* _TASK DIRECTIONS_:
Copy out each of the records below word for word, keeping every line and character unchanged.

━━━━━ EXTRACTED INFORMATION ━━━━━

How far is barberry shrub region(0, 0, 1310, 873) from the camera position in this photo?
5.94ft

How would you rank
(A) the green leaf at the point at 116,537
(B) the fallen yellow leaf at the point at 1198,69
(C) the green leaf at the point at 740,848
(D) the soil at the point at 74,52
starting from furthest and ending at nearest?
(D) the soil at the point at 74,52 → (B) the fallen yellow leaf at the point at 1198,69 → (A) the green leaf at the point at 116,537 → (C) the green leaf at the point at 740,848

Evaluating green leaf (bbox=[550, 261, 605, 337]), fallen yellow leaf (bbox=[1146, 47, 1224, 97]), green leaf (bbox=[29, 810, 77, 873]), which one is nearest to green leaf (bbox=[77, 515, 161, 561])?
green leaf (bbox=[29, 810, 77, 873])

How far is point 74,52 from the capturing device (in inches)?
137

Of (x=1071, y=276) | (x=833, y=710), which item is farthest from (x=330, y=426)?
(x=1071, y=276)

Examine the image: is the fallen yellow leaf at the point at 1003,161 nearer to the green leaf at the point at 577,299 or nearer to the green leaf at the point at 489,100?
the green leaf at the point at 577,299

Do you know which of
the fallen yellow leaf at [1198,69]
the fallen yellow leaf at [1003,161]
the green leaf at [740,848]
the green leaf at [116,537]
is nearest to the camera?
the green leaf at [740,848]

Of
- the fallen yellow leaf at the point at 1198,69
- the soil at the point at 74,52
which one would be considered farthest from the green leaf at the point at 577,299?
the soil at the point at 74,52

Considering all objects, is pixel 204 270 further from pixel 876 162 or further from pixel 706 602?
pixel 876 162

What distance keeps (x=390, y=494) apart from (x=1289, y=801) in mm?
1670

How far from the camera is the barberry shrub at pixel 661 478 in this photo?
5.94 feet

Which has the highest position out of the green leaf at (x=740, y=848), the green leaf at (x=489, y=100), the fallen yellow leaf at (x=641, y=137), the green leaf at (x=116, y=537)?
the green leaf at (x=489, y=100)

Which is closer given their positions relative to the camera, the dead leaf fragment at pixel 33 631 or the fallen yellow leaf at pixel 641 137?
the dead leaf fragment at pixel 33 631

━━━━━

* _ANSWER TO THE EXERCISE_:
How far is barberry shrub region(0, 0, 1310, 873) from the camera position in this photo?
5.94ft

How would you rank
(A) the green leaf at the point at 116,537
(B) the fallen yellow leaf at the point at 1198,69
(C) the green leaf at the point at 740,848
(D) the soil at the point at 74,52
starting from furthest and ending at nearest?
(D) the soil at the point at 74,52 → (B) the fallen yellow leaf at the point at 1198,69 → (A) the green leaf at the point at 116,537 → (C) the green leaf at the point at 740,848

Evaluating green leaf (bbox=[550, 261, 605, 337]), fallen yellow leaf (bbox=[1146, 47, 1224, 97]), green leaf (bbox=[29, 810, 77, 873]), which one is nearest to green leaf (bbox=[77, 515, 161, 561])?
green leaf (bbox=[29, 810, 77, 873])

How far is point 74,52 from the capturing device (in inches)?
137

Of (x=1071, y=276) | (x=833, y=710), which item is farthest from (x=330, y=426)?
(x=1071, y=276)

Examine the image: is the fallen yellow leaf at the point at 1003,161 nearer to the green leaf at the point at 577,299 or nearer to the green leaf at the point at 489,100?
the green leaf at the point at 577,299

Do you know which of
the fallen yellow leaf at [1198,69]
the fallen yellow leaf at [1003,161]
the green leaf at [740,848]
the green leaf at [116,537]
is nearest to the camera?
the green leaf at [740,848]

Of
- the fallen yellow leaf at the point at 1198,69
- the soil at the point at 74,52
which one would be considered farthest from the green leaf at the point at 577,299?
the soil at the point at 74,52

Considering all objects, is pixel 204 270 further from pixel 876 162 or further from pixel 706 602?
pixel 876 162

What distance keeps (x=390, y=494) apart from (x=1289, y=801) in mm?
1670

How far from the camera is the barberry shrub at pixel 661 478 in this photo?
5.94 feet

Which has the highest position out of the green leaf at (x=740, y=848), the green leaf at (x=489, y=100), the fallen yellow leaf at (x=641, y=137), the green leaf at (x=116, y=537)?
the green leaf at (x=489, y=100)

Which is closer given their positions relative to the camera, the dead leaf fragment at pixel 33 631 or the fallen yellow leaf at pixel 641 137?
the dead leaf fragment at pixel 33 631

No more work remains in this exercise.